BY COURTENAY EDELHART Californian staff writer firstname.lastname@example.org
Three months after a 15-year-old Centennial High School sophomore collapsed at school and later died, the Kern High School District has signaled it plans to move forward with placing automated external defibrillators, or AEDs, on every campus.
The KHSD board of trustees heard a staff presentation on what it would cost to implement the program Monday night at its monthly meeting, which was attended by doctors and more than a dozen emergency medical services personnel from city and county fire departments and Hall Ambulance.
All of them spoke of the desperate need for immediate access to AEDs in the event of sudden cardiac arrest.
"Yes, CPR is important, but there's no substitute for delivering electricity to the heart," said Dr. Jared Salvo, the emergency room physician who treated Caleb Hannink in November after the boy collapsed during his physical education class at Centennial.
Salvo said he had the family's permission to speak to the board Monday.
"I spent 45 minutes trying to resuscitate that young man," he said. "It was gut-wrenching watching him clinging to life, fading and then coming back before eventually dying."
It takes an ambulance, on average, six minutes to get to any of KHSD's campuses, according to the staff report delivered by Assistant Superintendent of Instruction Mike Zulfa, but a cardiac patient's odds of survival increase greatly if the heart gets a jolt within three to four minutes.
It would cost between $243,000 and $367,500 to start up the program, which would include the cost of purchasing 135 to 175 AEDs for use districtwide, Zulfa said.
The average high school campus is 60 acres, so each school would need multiple devices to meet the urgent three- to four-minute "drop to shock" timeline, he said.
There would be additional ongoing annual maintenance costs and expenses of between $69,120 and $89,600 a year, Zulfa said. That includes the cost of regularly replacing batteries and pads and training faculty and staff in how to use them, among other things.
Anyone who used an AED on a person in distress generally would be protected from liability by the state's Good Samaritan law protecting those who come to a sick person's aid, Zulfa said.
The Start a Heart Foundation, which supports CPR training, was at the board meeting and said it would help cover a portion of start-up and ongoing costs.
Cost and liability risks have previously made many local school districts wary of putting AEDs on school campuses, but Hannink's death seems to have turned the tide.

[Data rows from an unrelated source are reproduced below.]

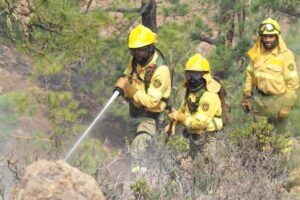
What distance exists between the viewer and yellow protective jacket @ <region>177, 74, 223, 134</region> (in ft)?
21.6

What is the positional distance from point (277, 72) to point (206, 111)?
4.14 ft

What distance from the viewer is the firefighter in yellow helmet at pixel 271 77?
7.47 metres

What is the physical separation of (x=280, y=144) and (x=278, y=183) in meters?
1.13

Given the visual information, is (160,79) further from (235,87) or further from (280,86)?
(235,87)

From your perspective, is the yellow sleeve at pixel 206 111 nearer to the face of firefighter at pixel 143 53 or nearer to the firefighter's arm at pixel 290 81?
the face of firefighter at pixel 143 53

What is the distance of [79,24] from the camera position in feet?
22.0

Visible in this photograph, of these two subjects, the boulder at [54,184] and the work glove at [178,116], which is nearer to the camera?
the boulder at [54,184]

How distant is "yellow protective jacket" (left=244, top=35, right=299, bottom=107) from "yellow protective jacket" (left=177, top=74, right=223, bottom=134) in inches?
39.7

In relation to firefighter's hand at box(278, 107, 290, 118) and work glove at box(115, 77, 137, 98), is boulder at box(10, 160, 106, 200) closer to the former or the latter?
work glove at box(115, 77, 137, 98)

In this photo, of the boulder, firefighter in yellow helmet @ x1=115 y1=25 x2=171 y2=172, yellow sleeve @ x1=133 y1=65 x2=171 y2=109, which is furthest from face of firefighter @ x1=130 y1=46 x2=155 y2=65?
the boulder

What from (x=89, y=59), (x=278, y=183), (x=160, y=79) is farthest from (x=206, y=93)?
(x=89, y=59)

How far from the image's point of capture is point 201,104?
21.7 feet

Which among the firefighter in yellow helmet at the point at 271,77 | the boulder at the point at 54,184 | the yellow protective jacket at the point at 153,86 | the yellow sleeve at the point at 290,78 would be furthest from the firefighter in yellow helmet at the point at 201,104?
the boulder at the point at 54,184

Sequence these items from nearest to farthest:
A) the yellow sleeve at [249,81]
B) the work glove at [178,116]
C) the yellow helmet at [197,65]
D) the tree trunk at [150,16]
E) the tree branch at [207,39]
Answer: the yellow helmet at [197,65]
the work glove at [178,116]
the yellow sleeve at [249,81]
the tree branch at [207,39]
the tree trunk at [150,16]
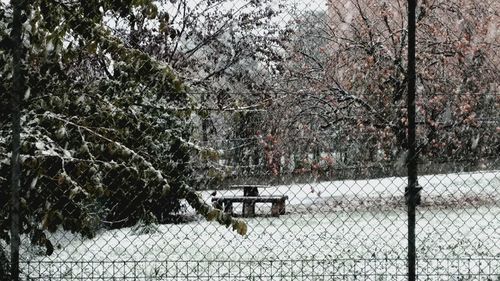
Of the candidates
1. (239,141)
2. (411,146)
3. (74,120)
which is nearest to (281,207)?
(239,141)

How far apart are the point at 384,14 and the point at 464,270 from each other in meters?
6.48

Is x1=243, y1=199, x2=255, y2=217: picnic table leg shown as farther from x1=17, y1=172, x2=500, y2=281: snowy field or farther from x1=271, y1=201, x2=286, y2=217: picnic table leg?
x1=271, y1=201, x2=286, y2=217: picnic table leg

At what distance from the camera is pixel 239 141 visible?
21.8 ft

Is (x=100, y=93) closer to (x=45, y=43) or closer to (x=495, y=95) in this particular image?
(x=45, y=43)

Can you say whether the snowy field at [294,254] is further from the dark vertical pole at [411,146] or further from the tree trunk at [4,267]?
the dark vertical pole at [411,146]

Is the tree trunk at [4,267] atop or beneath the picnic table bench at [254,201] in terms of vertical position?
atop

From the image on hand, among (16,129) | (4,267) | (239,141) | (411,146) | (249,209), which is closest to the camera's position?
(16,129)

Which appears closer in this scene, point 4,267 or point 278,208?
point 4,267

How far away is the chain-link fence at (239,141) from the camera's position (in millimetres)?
3697

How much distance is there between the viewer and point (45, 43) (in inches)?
135

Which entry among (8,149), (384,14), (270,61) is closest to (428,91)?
(384,14)

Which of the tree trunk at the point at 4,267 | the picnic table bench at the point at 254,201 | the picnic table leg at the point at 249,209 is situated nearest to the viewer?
the tree trunk at the point at 4,267

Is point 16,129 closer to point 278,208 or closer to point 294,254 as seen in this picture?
point 294,254

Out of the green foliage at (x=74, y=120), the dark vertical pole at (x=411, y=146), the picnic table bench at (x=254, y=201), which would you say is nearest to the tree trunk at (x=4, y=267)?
the green foliage at (x=74, y=120)
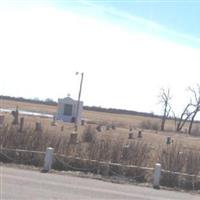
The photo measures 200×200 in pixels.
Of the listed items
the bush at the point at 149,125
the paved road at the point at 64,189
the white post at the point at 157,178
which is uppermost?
the bush at the point at 149,125

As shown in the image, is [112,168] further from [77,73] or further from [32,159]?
[77,73]

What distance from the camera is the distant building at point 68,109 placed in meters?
72.9

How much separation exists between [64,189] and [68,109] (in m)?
59.0

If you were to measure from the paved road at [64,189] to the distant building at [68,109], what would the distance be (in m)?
53.6

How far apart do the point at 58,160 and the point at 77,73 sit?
5331 centimetres

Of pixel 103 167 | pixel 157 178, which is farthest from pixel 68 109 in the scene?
pixel 157 178

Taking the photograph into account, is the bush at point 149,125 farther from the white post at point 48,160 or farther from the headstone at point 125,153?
the white post at point 48,160

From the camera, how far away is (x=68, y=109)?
7431 cm

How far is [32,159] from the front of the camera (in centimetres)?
2100

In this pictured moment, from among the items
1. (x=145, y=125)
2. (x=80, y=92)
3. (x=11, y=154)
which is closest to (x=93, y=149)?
(x=11, y=154)

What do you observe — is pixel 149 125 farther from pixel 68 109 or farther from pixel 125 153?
pixel 125 153

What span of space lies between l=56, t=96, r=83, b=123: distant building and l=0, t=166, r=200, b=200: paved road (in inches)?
2111

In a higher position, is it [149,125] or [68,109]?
[68,109]

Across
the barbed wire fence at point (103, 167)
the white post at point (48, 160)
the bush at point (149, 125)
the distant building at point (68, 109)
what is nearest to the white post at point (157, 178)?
the barbed wire fence at point (103, 167)
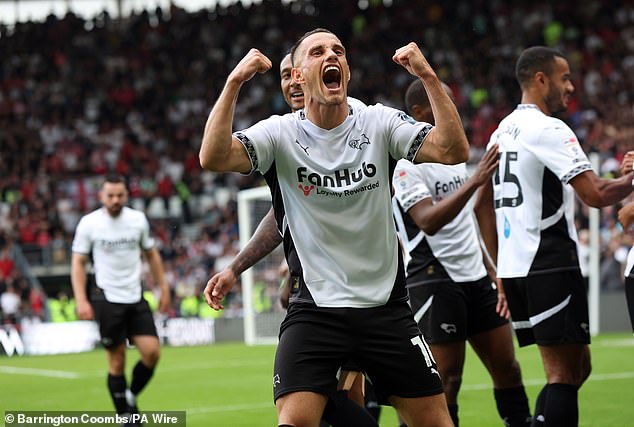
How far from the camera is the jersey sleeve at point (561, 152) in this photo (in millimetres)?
5836

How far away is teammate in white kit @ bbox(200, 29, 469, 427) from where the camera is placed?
468 centimetres

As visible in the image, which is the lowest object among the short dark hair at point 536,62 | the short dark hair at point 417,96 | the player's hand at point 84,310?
the player's hand at point 84,310

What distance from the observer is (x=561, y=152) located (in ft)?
19.4

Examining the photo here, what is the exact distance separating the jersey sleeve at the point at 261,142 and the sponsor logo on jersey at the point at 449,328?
228 cm

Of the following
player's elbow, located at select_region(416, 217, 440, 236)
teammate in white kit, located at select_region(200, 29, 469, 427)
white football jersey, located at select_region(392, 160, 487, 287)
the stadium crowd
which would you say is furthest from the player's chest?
the stadium crowd

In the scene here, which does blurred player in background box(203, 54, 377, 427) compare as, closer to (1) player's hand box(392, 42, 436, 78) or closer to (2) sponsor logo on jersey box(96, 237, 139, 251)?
(1) player's hand box(392, 42, 436, 78)

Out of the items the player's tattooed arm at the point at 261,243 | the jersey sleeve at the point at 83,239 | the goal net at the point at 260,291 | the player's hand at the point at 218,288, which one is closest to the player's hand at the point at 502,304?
the player's tattooed arm at the point at 261,243

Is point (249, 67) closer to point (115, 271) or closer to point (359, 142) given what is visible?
point (359, 142)

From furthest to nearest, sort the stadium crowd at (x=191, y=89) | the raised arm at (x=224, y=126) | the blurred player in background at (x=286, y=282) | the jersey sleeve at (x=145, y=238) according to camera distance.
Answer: the stadium crowd at (x=191, y=89) < the jersey sleeve at (x=145, y=238) < the blurred player in background at (x=286, y=282) < the raised arm at (x=224, y=126)

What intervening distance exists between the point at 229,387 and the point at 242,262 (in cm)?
778

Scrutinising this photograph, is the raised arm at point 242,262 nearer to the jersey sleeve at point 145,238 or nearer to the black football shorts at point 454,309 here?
the black football shorts at point 454,309

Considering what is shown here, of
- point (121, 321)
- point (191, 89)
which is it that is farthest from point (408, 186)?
point (191, 89)

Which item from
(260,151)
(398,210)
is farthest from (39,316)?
(260,151)

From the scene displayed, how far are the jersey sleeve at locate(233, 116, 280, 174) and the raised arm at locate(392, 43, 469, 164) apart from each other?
67cm
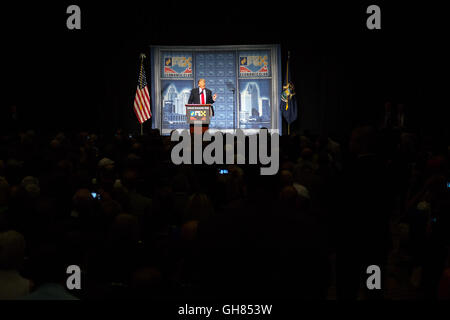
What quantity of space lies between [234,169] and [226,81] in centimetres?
1087

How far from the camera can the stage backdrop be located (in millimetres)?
15773

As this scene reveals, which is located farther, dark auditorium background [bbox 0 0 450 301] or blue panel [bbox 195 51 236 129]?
blue panel [bbox 195 51 236 129]

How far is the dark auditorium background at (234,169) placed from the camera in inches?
83.5

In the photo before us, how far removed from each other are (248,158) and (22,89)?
12992 millimetres

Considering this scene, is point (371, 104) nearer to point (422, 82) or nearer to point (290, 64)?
point (422, 82)

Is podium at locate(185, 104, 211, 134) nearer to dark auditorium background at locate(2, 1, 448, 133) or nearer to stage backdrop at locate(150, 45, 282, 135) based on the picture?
stage backdrop at locate(150, 45, 282, 135)

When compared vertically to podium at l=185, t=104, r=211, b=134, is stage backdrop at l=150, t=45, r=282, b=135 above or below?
above

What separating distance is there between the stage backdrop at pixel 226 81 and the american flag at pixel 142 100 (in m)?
1.18

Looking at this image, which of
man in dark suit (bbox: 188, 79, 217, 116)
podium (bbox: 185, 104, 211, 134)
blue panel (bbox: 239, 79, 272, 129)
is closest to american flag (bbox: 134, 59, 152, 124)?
man in dark suit (bbox: 188, 79, 217, 116)

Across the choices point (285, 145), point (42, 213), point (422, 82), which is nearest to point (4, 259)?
point (42, 213)

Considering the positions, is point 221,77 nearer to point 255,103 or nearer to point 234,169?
point 255,103

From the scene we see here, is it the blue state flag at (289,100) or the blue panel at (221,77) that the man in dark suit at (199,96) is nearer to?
the blue panel at (221,77)

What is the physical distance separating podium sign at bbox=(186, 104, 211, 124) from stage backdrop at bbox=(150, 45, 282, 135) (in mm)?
3609
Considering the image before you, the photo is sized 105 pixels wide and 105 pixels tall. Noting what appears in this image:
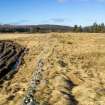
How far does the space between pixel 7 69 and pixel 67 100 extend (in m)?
13.2

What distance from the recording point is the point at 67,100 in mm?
17906

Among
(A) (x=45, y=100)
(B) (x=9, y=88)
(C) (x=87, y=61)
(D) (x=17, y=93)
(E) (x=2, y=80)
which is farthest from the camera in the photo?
(C) (x=87, y=61)

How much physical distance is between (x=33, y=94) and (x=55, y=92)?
153 cm

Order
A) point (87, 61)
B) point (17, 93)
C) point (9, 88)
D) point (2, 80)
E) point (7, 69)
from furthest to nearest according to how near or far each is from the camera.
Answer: point (87, 61)
point (7, 69)
point (2, 80)
point (9, 88)
point (17, 93)

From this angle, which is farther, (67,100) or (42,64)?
(42,64)

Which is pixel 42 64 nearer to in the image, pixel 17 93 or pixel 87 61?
pixel 87 61

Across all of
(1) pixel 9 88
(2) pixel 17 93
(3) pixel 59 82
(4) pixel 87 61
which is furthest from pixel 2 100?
(4) pixel 87 61

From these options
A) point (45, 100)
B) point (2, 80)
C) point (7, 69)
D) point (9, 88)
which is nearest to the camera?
point (45, 100)

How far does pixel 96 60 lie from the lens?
35.6 m

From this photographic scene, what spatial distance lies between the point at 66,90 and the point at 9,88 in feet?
12.4

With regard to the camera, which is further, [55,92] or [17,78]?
[17,78]

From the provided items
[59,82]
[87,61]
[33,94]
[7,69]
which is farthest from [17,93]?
[87,61]

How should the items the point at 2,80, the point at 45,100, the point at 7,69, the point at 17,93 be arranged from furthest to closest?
the point at 7,69
the point at 2,80
the point at 17,93
the point at 45,100

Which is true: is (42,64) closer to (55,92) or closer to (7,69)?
(7,69)
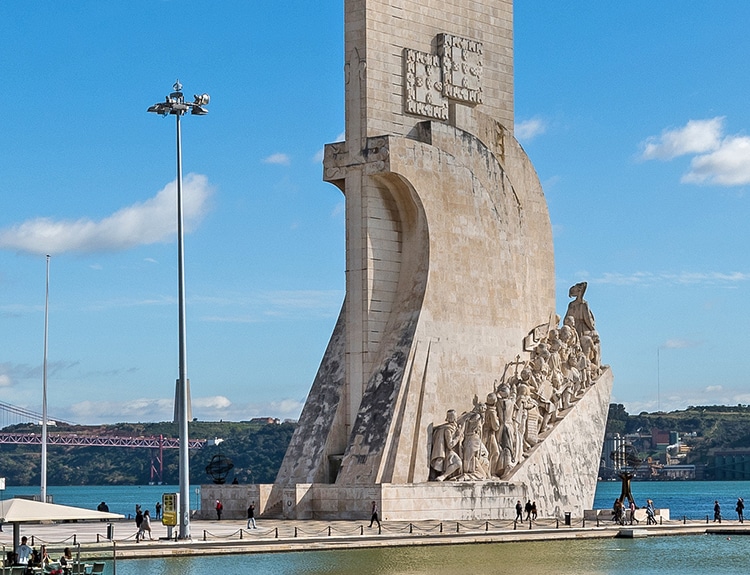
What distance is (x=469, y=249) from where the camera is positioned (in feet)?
102

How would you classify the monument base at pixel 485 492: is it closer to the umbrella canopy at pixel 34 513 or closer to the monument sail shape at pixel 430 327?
the monument sail shape at pixel 430 327

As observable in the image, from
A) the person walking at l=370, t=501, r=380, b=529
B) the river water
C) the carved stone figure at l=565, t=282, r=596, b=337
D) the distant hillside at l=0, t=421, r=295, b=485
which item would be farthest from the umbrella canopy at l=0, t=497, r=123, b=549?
the distant hillside at l=0, t=421, r=295, b=485

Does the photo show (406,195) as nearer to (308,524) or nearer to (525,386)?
(525,386)

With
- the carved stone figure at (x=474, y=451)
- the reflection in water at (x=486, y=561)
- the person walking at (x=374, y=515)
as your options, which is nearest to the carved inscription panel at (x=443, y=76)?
the carved stone figure at (x=474, y=451)

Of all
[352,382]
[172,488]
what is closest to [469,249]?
[352,382]

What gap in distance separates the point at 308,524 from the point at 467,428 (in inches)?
174

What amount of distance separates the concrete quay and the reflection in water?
1.46 ft

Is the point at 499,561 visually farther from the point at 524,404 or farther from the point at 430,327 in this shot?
the point at 524,404

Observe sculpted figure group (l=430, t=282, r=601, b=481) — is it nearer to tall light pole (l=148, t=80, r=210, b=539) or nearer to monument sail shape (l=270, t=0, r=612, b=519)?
monument sail shape (l=270, t=0, r=612, b=519)

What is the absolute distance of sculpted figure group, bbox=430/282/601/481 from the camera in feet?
96.9

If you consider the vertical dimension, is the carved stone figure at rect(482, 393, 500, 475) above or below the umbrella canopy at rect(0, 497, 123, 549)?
above

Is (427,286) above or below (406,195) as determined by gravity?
below

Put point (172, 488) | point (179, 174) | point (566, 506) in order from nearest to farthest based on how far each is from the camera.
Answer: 1. point (179, 174)
2. point (566, 506)
3. point (172, 488)

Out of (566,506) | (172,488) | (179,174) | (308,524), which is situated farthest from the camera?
(172,488)
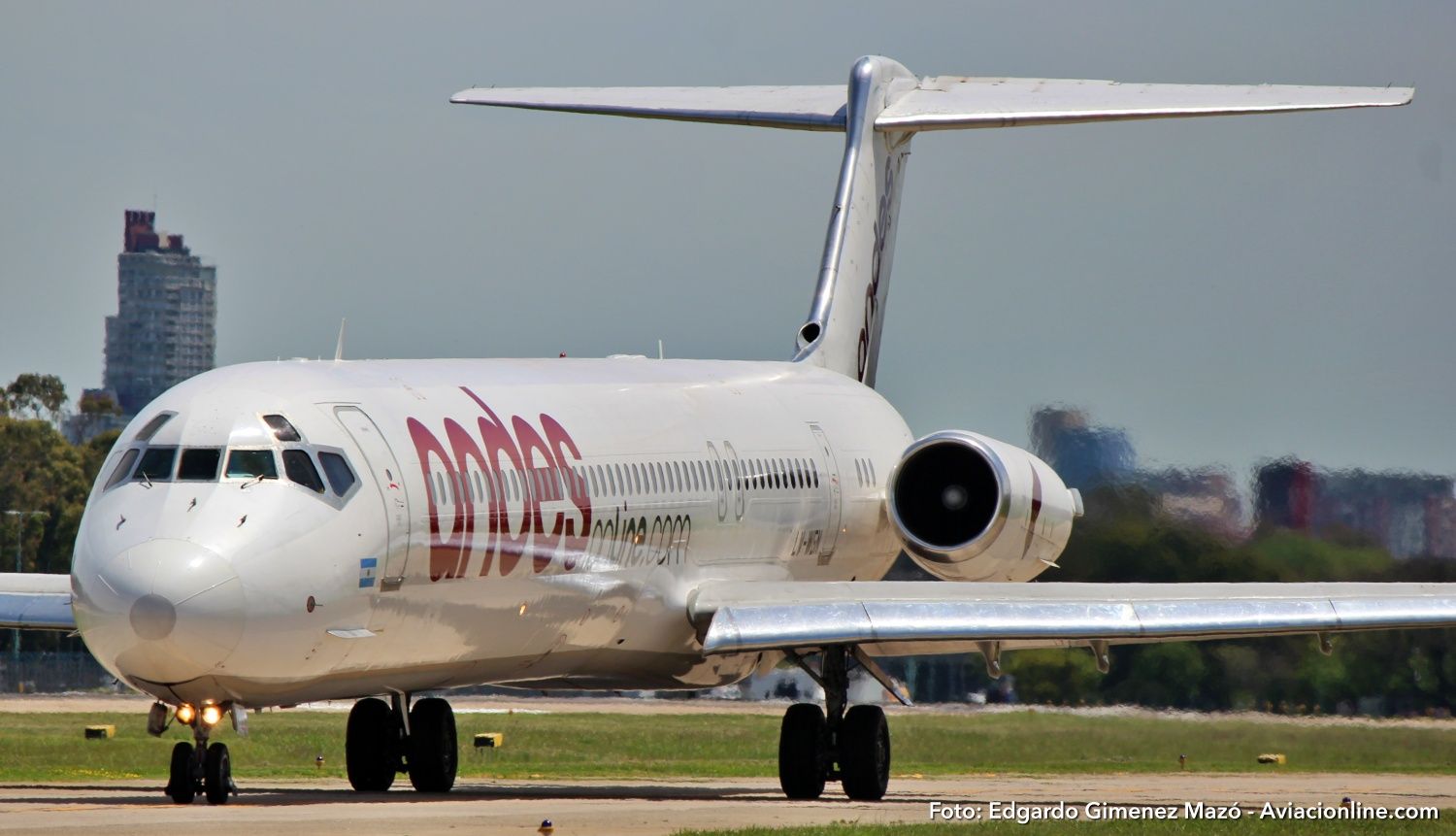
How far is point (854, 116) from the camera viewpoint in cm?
2942

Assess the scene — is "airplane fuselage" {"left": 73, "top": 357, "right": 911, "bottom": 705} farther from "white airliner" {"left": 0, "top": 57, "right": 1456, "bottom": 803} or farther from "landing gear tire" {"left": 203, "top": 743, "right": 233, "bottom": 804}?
"landing gear tire" {"left": 203, "top": 743, "right": 233, "bottom": 804}

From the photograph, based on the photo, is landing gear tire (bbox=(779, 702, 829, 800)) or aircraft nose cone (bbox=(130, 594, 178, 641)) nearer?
aircraft nose cone (bbox=(130, 594, 178, 641))

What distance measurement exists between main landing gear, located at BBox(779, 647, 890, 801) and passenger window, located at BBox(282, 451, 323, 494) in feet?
20.8

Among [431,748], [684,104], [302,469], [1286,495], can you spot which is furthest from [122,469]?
[1286,495]

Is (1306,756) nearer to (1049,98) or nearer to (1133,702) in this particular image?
(1133,702)

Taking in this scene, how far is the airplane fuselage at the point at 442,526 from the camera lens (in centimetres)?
1609

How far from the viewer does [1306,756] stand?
28.1 meters

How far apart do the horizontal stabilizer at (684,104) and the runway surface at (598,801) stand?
25.3 feet

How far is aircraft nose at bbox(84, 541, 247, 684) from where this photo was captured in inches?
615

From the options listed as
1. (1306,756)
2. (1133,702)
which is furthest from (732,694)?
(1306,756)

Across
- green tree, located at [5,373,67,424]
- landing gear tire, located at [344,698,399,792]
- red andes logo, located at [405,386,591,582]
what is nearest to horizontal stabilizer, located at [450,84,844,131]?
red andes logo, located at [405,386,591,582]

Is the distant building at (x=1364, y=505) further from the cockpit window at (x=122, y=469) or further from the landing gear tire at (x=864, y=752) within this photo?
the cockpit window at (x=122, y=469)

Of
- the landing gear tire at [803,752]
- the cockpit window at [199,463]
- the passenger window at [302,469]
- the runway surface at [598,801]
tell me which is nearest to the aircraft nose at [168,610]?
the cockpit window at [199,463]

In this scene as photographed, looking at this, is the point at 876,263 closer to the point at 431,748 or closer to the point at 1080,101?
the point at 1080,101
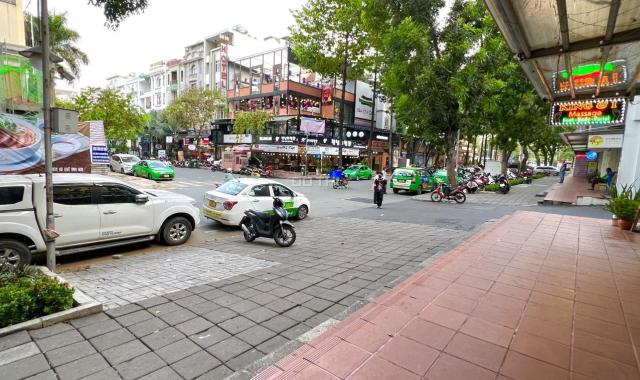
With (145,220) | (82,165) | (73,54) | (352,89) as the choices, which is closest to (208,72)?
(352,89)

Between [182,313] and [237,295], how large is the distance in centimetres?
76

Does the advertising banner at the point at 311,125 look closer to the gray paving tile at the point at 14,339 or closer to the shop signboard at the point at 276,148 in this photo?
the shop signboard at the point at 276,148

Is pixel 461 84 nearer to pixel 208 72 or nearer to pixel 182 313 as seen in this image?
pixel 182 313

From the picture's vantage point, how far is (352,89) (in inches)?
1679

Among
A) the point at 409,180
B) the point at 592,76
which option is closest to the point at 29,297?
the point at 592,76

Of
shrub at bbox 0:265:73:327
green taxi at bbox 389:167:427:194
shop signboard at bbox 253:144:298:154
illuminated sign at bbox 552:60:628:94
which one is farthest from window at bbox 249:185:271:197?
shop signboard at bbox 253:144:298:154

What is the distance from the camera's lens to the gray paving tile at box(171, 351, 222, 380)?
2764mm

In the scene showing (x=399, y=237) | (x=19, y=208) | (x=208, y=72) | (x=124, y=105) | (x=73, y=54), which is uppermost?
(x=208, y=72)

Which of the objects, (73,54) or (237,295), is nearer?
(237,295)

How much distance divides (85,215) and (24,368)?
3.90m

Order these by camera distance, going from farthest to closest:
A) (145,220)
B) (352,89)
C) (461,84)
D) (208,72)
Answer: (208,72), (352,89), (461,84), (145,220)

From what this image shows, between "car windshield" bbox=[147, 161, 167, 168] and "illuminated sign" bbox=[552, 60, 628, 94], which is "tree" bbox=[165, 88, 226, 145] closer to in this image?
"car windshield" bbox=[147, 161, 167, 168]

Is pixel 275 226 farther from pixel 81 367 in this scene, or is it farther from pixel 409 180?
pixel 409 180

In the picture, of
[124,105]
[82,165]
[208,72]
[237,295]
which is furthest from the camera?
[208,72]
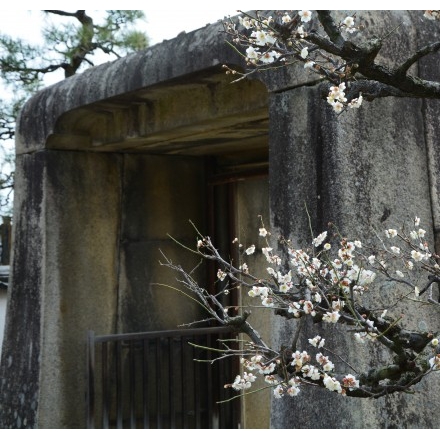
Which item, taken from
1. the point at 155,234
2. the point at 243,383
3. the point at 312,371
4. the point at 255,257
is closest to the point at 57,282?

The KHSD trustees thanked Zulfa and the medical providers for their remarks and indicated they'd like to see the proposal placed on the March 4 school board agenda. They also asked staff to narrow down the cost estimate so the board could have more precise figures to consider when it votes.
Several trustees said they wanted to move forward as quickly as possible, and would even be willing to take up the matter at a special session if one were scheduled before the March meeting.
After the meeting, cardiac safety activist Corinne Ruiz ran into the lobby of the board room sobbing. Friends and supporters followed her and they embraced and cheered.
Ruiz, 60, lost a 14-year-old daughter to a heart problem a decade ago and has dedicated her life ever since to getting defibrillators into schools.
"Oh my gosh, there are no words to explain how I feel," she said wiping away tears. "I just can't believe it. There were so many times I wanted to give up, but I couldn't because I couldn't let my baby's death be in vain."